+++ EXCERPTED PASSAGE

Watch: Video of inmates assaulting prison guard ‘fake news’ – DSC

The Department of Correctional Services (DCS) has categorically dismissed a video doing the rounds on social media of inmates seemingly assaulting a prison official as fake news, saying that the viral video is nothing more than a macabre act of bad theatre. 

The video shows three inmates appearing to violently assault an official, holding him up against a wall as he struggles to break free. 

The person behind the videos has been identified and the Department is engaging with the South African Police Service (SAPS) for the law to take its course.

DSC condemn fake video of inmates assaulting official

DSC spokesperson Singabakho Nxumalo said in a statement on Sunday 11 April that the disturbing scene depicted in the video is “nothing close to reality”, and condemned the attempt to impersonate prison officials by wearing their uniforms. 

“These videos contravene Section 124 of the Correctional Services Act, Act 11 of 1998, which states that, any unauthorised person who wears or uses the departmental uniform, distinctive badge or insignia of the Department or of a custody official or anything deceptively resembling them is guilty of an offence and liable on conviction to a fine or, in default of payment, to imprisonment for a period not exceeding six months or to such imprisonment without the option of a fine or both,” he said. 

Nxumalo said that Section 125 proceeds to mention that any person masquerading as a correctional or custody official is guilty of an offence and liable on conviction to a fine or – in default of payment – to imprisonment for a period not exceeding two years or to such imprisonment without the option of a fine or both. 

“The Department of Correctional Services never granted any permission for the production of these videos; hence the resolve to embark on legal processes in dealing with those behind them,” he said.

++++++
+++ DATA TO EXAMINE

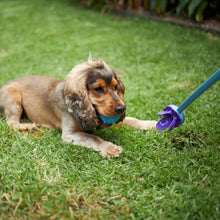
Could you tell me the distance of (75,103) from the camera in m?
3.33

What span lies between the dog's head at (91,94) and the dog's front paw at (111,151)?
0.34m

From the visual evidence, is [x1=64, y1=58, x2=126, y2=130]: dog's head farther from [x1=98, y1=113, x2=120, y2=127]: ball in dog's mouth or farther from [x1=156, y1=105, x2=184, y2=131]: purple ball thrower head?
[x1=156, y1=105, x2=184, y2=131]: purple ball thrower head

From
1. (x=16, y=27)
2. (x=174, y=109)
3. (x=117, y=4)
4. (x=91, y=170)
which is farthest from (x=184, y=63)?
(x=16, y=27)

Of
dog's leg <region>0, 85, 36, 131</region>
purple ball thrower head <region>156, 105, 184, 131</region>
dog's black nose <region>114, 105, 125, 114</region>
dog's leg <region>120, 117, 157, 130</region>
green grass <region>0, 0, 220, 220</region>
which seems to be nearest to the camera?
green grass <region>0, 0, 220, 220</region>

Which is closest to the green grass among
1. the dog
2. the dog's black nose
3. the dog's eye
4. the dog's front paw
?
the dog's front paw

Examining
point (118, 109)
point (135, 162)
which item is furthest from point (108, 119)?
point (135, 162)

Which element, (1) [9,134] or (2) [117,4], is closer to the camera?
(1) [9,134]

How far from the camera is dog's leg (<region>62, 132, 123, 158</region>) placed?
10.7 feet

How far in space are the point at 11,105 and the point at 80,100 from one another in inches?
63.5

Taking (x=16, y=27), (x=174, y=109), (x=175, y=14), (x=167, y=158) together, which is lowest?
(x=16, y=27)

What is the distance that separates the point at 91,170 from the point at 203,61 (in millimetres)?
4798

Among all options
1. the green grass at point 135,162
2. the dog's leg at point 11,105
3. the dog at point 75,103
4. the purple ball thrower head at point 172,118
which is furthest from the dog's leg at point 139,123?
the dog's leg at point 11,105

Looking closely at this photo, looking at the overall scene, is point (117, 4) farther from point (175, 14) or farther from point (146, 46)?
point (146, 46)

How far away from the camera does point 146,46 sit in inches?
313
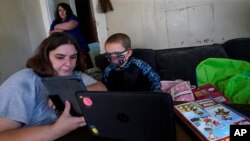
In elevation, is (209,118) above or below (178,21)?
below

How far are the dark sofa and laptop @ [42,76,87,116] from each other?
137 centimetres

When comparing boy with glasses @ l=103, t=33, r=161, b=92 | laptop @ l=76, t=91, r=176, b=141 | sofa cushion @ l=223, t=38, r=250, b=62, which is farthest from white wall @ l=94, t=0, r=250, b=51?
laptop @ l=76, t=91, r=176, b=141

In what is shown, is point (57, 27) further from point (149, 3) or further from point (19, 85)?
point (19, 85)

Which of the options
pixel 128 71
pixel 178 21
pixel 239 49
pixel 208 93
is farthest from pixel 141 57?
pixel 208 93

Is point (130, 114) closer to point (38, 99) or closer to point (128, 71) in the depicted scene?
point (38, 99)

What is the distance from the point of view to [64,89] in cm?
95

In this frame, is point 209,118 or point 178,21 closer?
point 209,118

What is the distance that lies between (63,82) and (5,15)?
266 cm

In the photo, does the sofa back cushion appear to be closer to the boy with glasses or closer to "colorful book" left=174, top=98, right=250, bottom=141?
the boy with glasses

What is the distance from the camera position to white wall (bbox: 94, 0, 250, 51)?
8.46ft

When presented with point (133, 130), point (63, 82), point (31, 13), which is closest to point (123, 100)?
point (133, 130)

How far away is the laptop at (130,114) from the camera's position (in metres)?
0.71

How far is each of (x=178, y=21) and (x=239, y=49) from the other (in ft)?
2.20

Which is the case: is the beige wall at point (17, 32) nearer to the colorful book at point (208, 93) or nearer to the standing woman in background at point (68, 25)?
the standing woman in background at point (68, 25)
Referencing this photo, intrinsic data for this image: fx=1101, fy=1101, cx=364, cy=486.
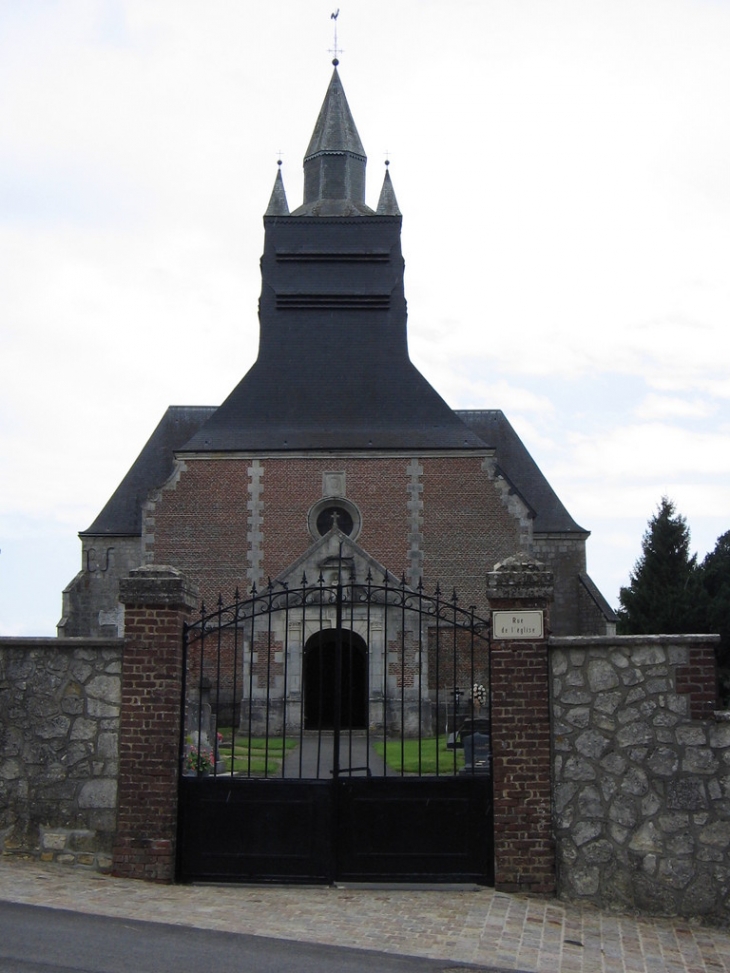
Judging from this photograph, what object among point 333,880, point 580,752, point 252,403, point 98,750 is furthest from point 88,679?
point 252,403

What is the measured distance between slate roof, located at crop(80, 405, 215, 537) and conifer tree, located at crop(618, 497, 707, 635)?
14.5 metres

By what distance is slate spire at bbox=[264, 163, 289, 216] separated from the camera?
107ft

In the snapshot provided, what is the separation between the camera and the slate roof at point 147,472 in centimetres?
3164

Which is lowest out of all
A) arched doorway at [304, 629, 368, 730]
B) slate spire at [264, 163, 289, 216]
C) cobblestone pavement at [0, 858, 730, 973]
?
cobblestone pavement at [0, 858, 730, 973]

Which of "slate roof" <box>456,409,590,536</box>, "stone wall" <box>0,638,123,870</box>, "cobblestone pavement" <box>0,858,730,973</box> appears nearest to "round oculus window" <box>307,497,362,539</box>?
"slate roof" <box>456,409,590,536</box>

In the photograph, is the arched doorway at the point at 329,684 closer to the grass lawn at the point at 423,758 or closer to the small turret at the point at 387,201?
the grass lawn at the point at 423,758

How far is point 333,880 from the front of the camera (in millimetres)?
8047

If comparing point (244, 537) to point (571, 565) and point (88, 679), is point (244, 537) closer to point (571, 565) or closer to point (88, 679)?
point (571, 565)

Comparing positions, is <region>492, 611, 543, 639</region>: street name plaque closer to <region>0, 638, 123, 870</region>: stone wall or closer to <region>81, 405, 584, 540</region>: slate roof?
<region>0, 638, 123, 870</region>: stone wall

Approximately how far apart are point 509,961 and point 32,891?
329 cm

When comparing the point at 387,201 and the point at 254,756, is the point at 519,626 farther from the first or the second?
the point at 387,201

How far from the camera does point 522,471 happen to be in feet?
108

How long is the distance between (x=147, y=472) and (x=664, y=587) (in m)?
16.4

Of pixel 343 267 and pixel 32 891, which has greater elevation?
pixel 343 267
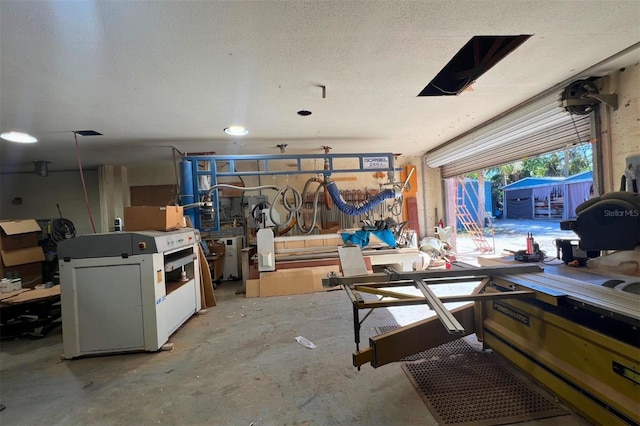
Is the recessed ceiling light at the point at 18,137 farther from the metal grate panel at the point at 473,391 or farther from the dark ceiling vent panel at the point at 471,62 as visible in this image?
the metal grate panel at the point at 473,391

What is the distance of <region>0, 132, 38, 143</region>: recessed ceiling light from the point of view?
11.1 feet

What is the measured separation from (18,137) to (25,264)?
2634 mm

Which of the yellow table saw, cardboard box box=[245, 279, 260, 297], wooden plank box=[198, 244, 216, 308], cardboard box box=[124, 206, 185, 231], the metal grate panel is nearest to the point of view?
the yellow table saw

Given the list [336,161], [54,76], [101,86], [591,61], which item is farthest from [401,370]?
[336,161]

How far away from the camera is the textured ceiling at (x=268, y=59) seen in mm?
1568

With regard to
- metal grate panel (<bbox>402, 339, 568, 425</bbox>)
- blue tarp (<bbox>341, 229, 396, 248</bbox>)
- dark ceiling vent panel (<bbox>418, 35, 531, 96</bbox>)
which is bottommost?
metal grate panel (<bbox>402, 339, 568, 425</bbox>)

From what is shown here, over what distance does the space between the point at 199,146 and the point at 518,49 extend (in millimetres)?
4213

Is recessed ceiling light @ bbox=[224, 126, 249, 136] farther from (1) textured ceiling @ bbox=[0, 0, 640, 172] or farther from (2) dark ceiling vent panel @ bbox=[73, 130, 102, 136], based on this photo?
(2) dark ceiling vent panel @ bbox=[73, 130, 102, 136]

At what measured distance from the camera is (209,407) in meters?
1.87

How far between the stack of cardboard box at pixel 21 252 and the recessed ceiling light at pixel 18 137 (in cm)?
181

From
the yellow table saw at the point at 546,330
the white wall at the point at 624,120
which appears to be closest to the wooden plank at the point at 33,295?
the yellow table saw at the point at 546,330

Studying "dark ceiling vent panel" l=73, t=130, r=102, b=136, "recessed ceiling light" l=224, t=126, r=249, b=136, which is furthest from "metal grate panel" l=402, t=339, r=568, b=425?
"dark ceiling vent panel" l=73, t=130, r=102, b=136

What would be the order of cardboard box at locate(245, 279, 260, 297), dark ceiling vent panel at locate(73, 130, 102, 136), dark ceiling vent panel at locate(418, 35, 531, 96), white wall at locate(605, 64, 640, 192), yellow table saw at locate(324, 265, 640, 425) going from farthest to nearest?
cardboard box at locate(245, 279, 260, 297)
dark ceiling vent panel at locate(73, 130, 102, 136)
white wall at locate(605, 64, 640, 192)
dark ceiling vent panel at locate(418, 35, 531, 96)
yellow table saw at locate(324, 265, 640, 425)

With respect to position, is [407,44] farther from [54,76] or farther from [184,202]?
[184,202]
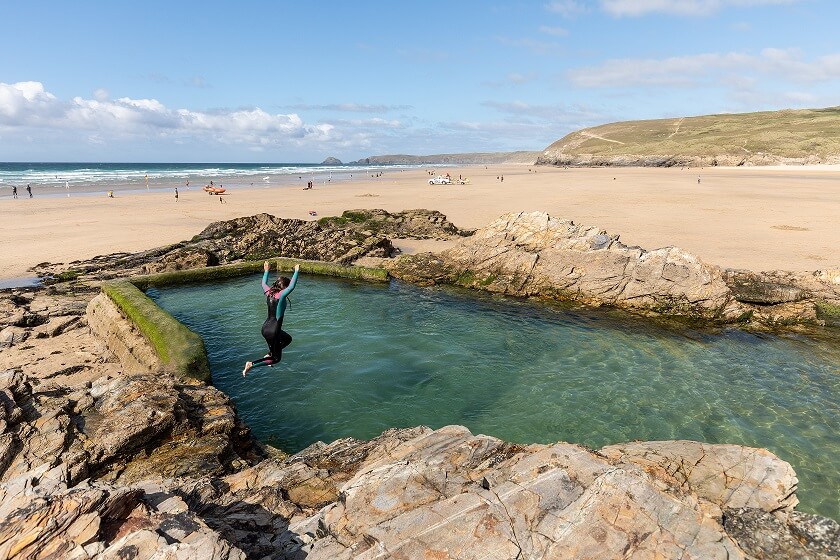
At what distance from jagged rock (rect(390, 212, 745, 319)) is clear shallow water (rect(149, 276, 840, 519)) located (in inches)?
65.8

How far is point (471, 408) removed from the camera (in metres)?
12.8

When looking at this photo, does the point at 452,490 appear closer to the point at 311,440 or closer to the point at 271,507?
the point at 271,507

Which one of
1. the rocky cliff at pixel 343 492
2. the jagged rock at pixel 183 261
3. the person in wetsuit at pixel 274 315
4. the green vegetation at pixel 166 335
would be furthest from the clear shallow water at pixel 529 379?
the jagged rock at pixel 183 261

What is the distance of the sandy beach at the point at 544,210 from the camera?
29172mm

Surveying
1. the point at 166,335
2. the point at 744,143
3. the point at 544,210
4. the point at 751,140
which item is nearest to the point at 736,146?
the point at 744,143

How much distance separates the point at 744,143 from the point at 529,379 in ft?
569

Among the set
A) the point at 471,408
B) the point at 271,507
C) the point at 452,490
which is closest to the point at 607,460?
the point at 452,490

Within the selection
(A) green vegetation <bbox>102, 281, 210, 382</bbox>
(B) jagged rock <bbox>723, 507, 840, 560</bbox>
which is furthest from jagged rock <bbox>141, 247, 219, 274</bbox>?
(B) jagged rock <bbox>723, 507, 840, 560</bbox>

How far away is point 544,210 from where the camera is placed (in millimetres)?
48062

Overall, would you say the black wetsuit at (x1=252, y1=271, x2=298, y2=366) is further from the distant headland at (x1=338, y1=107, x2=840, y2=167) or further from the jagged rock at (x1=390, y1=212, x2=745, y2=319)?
the distant headland at (x1=338, y1=107, x2=840, y2=167)

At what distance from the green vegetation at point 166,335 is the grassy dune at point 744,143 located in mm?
161927

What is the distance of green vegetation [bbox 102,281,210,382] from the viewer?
12.9 metres

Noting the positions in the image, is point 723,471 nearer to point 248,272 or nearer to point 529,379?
point 529,379

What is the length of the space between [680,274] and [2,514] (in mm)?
22436
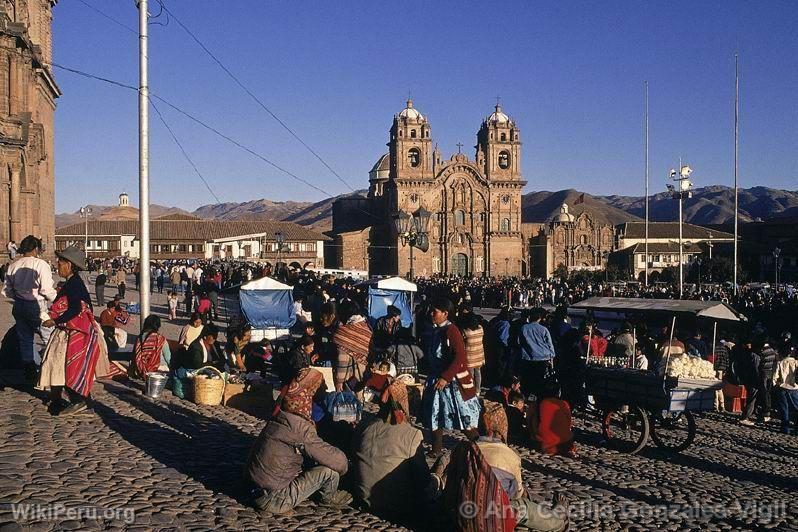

++++++

> WHAT THE TASK REQUIRES: In the article on the prison assault video, what is the longest prison term Section 125 allows for someone masquerading as a correctional or custody official?

> OUTPUT OF THE TASK: A period not exceeding two years.